# Estratto della pagina:
§
Lavorare a Genova sognando Milano


sognando Milano

sognando Milano

Sono nato a Genova e per motivi vari in passato, ho abitato in differenti città italiane, per poi ritornare sempre all’ovile restando legato a questa inospitale terra, da quel malsano rapporto di amore e odio che i miei concittadini ben conoscono.

Ho trovato lungo asilo in Toscana, e ricordo ad esempio con immenso piacere, la gaia spensieratezza degli autoctoni con il il loro Mantra “nun c’è problema!” così come continuo ad invidiare l’operosa laboriosità dei bergamaschi che simpaticamente mi chiamavano “gènues” prendendomi in giro in quanto “forestiero e terrone”.

Nel frattempo ogni mattina apro gli occhi alle 6.15 ed accendo la radio per somministrare grazie a Radio Babboleo News la mia quotidiana dose di polemiche, mugugni, e demagogie varie.

Dopo barba, doccia e caffè, accompagno mio figlio Gabriele all’asilo a bordo di un autobus zeppo di anziani, che tremolanti ed ostinati partono alla volta di mercati, discount e offerte imperdibili.

Inizia così una nuova giornata dentro a questa pseudo metropoli,   in mezzo ad un traffico simile a quello di New York ma con l’economia inferiore a quella di Voghera, tra gente che ripete frenetica “scusa scusa ma sono incasinatissimo” e non si capisce esattamente cosa faccia.
§
# Righe del dataset:
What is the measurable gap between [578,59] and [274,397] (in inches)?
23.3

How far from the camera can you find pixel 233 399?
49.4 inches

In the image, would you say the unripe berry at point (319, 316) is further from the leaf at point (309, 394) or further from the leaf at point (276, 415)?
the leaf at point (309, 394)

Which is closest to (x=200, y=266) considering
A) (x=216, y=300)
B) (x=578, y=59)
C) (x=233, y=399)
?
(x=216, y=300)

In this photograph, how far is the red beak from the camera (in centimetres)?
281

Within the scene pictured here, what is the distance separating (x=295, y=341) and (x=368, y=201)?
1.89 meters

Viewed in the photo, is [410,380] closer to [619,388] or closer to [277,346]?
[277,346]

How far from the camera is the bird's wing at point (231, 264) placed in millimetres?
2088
§
# Cosa fare:
Nell'estratto della pagina, con quale soprannome i bergamaschi chiamavano chi scrive?

# Risposta:
“Gènues”.